AVAILABLE DATA
++++++++++++++++++++

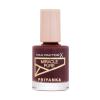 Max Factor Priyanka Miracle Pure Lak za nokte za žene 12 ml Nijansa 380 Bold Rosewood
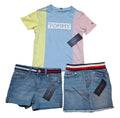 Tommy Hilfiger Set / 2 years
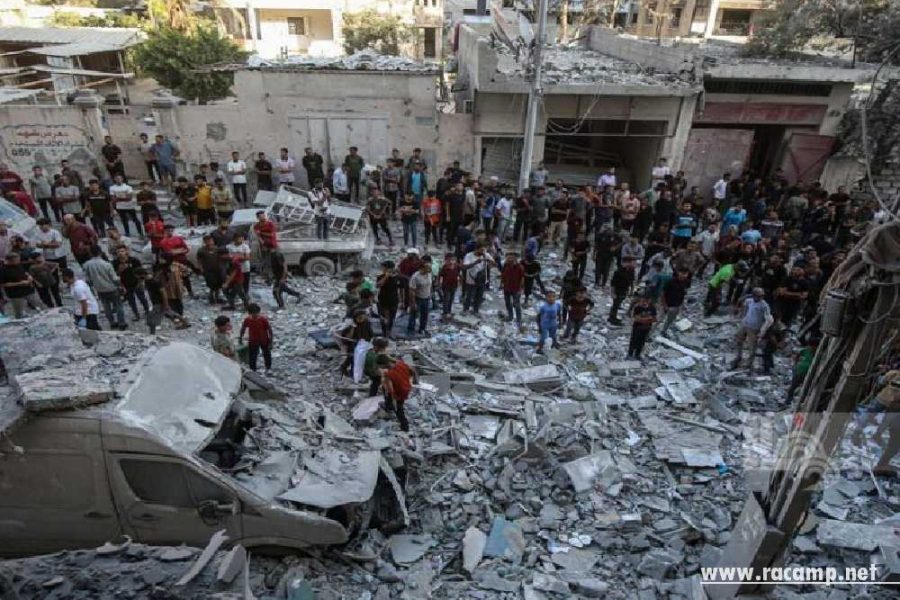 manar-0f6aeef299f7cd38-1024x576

++++++++++++++++++++

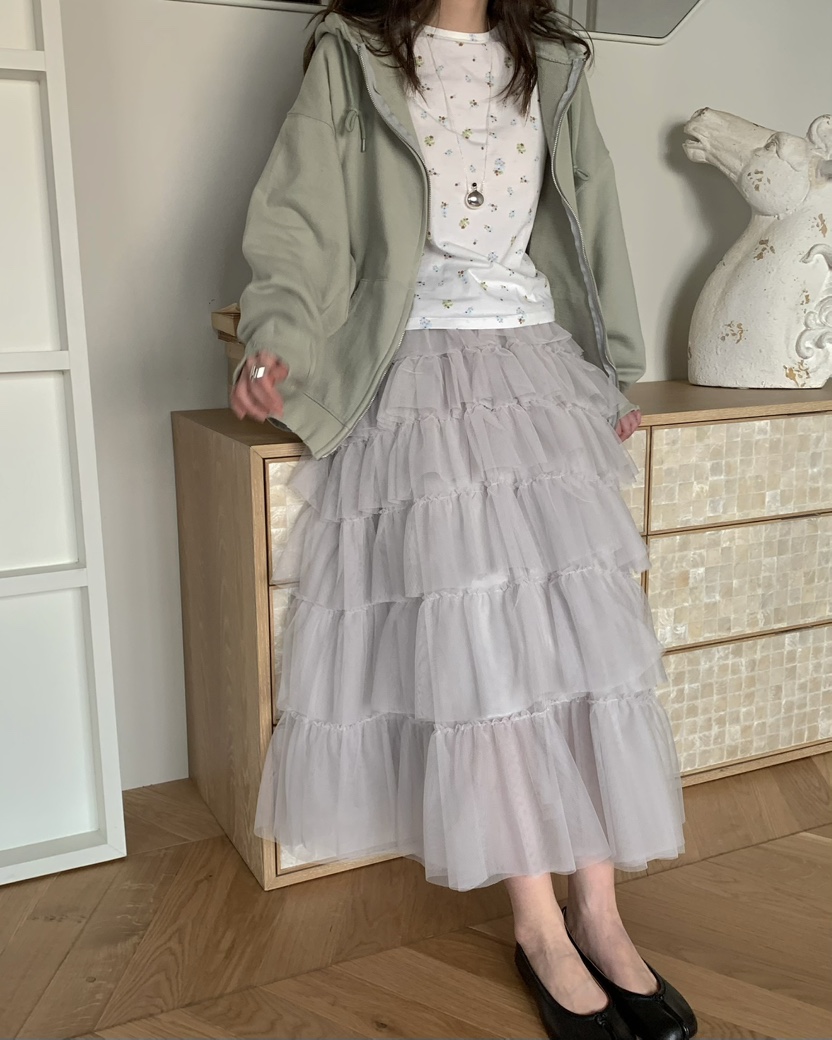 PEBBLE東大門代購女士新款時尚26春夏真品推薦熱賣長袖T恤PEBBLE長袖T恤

++++++++++++++++++++

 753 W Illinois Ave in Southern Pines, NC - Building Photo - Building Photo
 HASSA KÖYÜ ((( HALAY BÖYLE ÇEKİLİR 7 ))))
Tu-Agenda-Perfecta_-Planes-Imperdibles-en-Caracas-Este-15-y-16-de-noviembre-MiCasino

++++++++++++++++++++

REQUIREMENT
Write out the records again word for word, starting with the line that contains "Max Factor Priyanka" and going on through the line that contains "manar-0f6aeef299f7cd38-1024x576", including both. Leave the pictures out.

THE COMPLETED TASK
 Max Factor Priyanka Miracle Pure Lak za nokte za žene 12 ml Nijansa 380 Bold Rosewood
 Tommy Hilfiger Set / 2 years
 manar-0f6aeef299f7cd38-1024x576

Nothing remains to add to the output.